The first approach, while not impossible, is very complicated and confusing. It may even be pointless, since it is unlikely that the programmer can fix the code in a target-specific path without actually being able to compile and test for that particular target.

The second approach is significantly easier (trivial, even). It’s what most static analyzers for languages with conditional compilation actually do.

OK, but what about program refactoring?

This is where things get a little hairy. It’s easy to deal with the case where a function is wrapped in an \if directive, or the case where a function has an \if directive in its body that also terminates in its body. But what about the case where the text inside the \if goes beyond the function body? Or the \if directive starts before the function declaration and only covers part of its body?

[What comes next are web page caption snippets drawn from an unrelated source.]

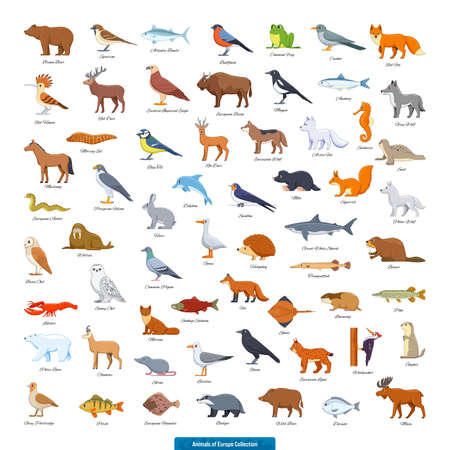 Animals of Europe Collection. Cartoon style vector illustration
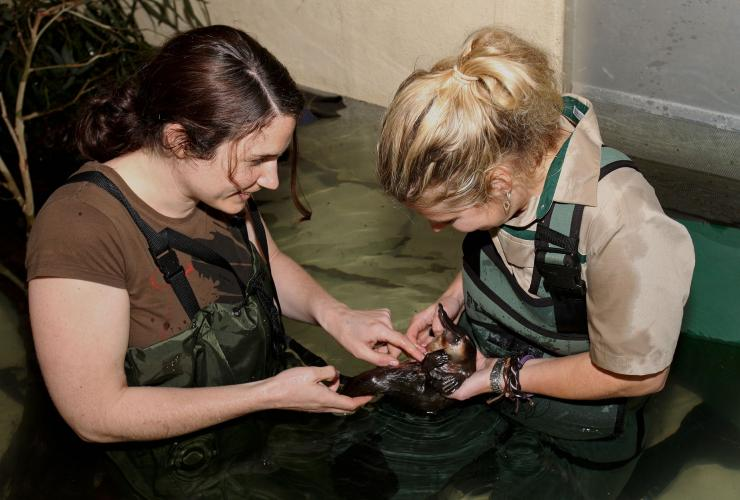 Wade with platypus experience, Healesville Sanctuary, Healesville, VIC © Healesville Sanctuary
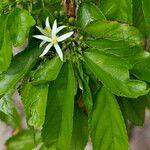 Trichospermum inmac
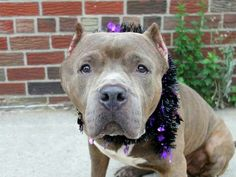 TO BE DESTROYED 10/17/14 Brooklyn Center -P  My name is BRUNO. My Animal ID # is A1017028. ***$150 DONATION to NEW HOPE RESCUE that pulls!!*** I am a male gr brindle and white pit bull. The shelter thinks I am about 3 YEARS old.  I came in the shelter as a STRAY on 10/10/2014 from NY 11221, owner surrender reason stated was STRAY.https://m.facebook.com/photo.php?fbid=887714461241434&id=152876678058553&set=a.611290788883804.1073741851.152876678058553&source=49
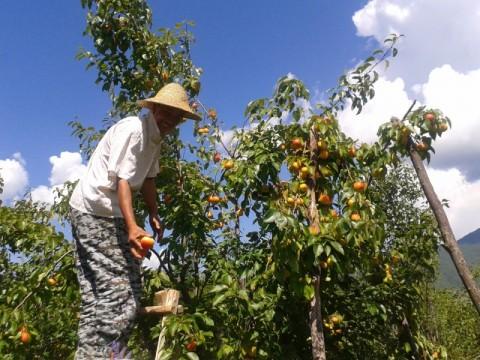 果物の収穫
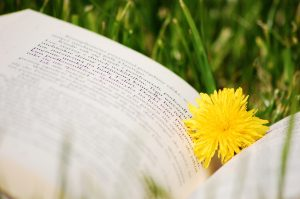 An open book outside in the grass with a dandelion marking the page.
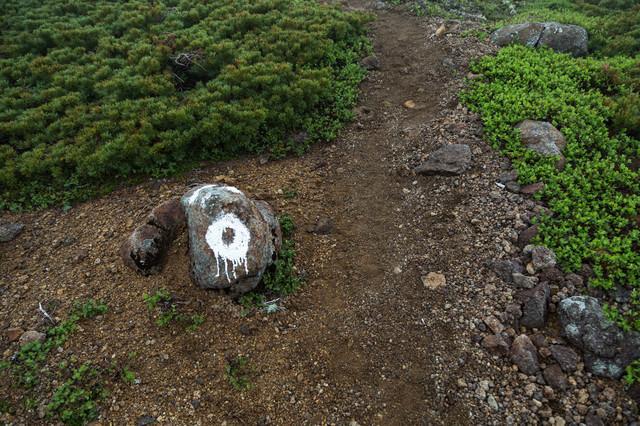 登山道の目印の写真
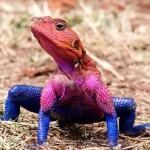 肯尼亚惊现红蓝两色蜘蛛侠蜥蜴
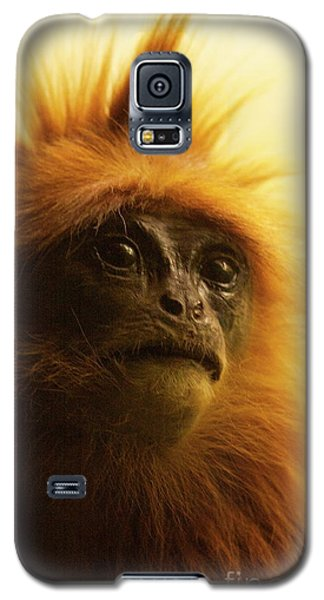 Fuzzhead Galaxy S5 Case by Xn Tyler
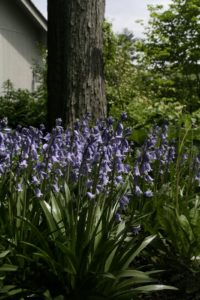 The tall spikes of Spanish bluebells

Arguably, you’re a terrible person if you write code like that, but it’s still a valid concern. The right thing to do here depends entirely on what kind of code we’re looking at and what kind of transformation we intend to do. Most refactoring tools I have dealt with simply erase the entire directive, which is obviously not ideal.

I admit that I don’t know what the best solution here is. This is the only real problem with Flect’s preprocessor that I have no definite solution to. Still, most other conditional compilation systems have problems similar to this one, so I wouldn’t actually call it a weakness of the preprocessor model.

Conclusion

Hopefully I’ve made it clear that Flect’s preprocessor is significantly saner than that of C, and that it doesn’t complicate things too much. It still has problems when it comes to refactoring, but those are mostly inherent to conditional compilation in general.

I admit that I wish a more elegant solution could have been engineered, but I’m not sure what it would look like and how it would actually work. I decided on a preprocessor in the interest of moving forward with the language and because it’s a pragmatic enough approach to conditional compilation.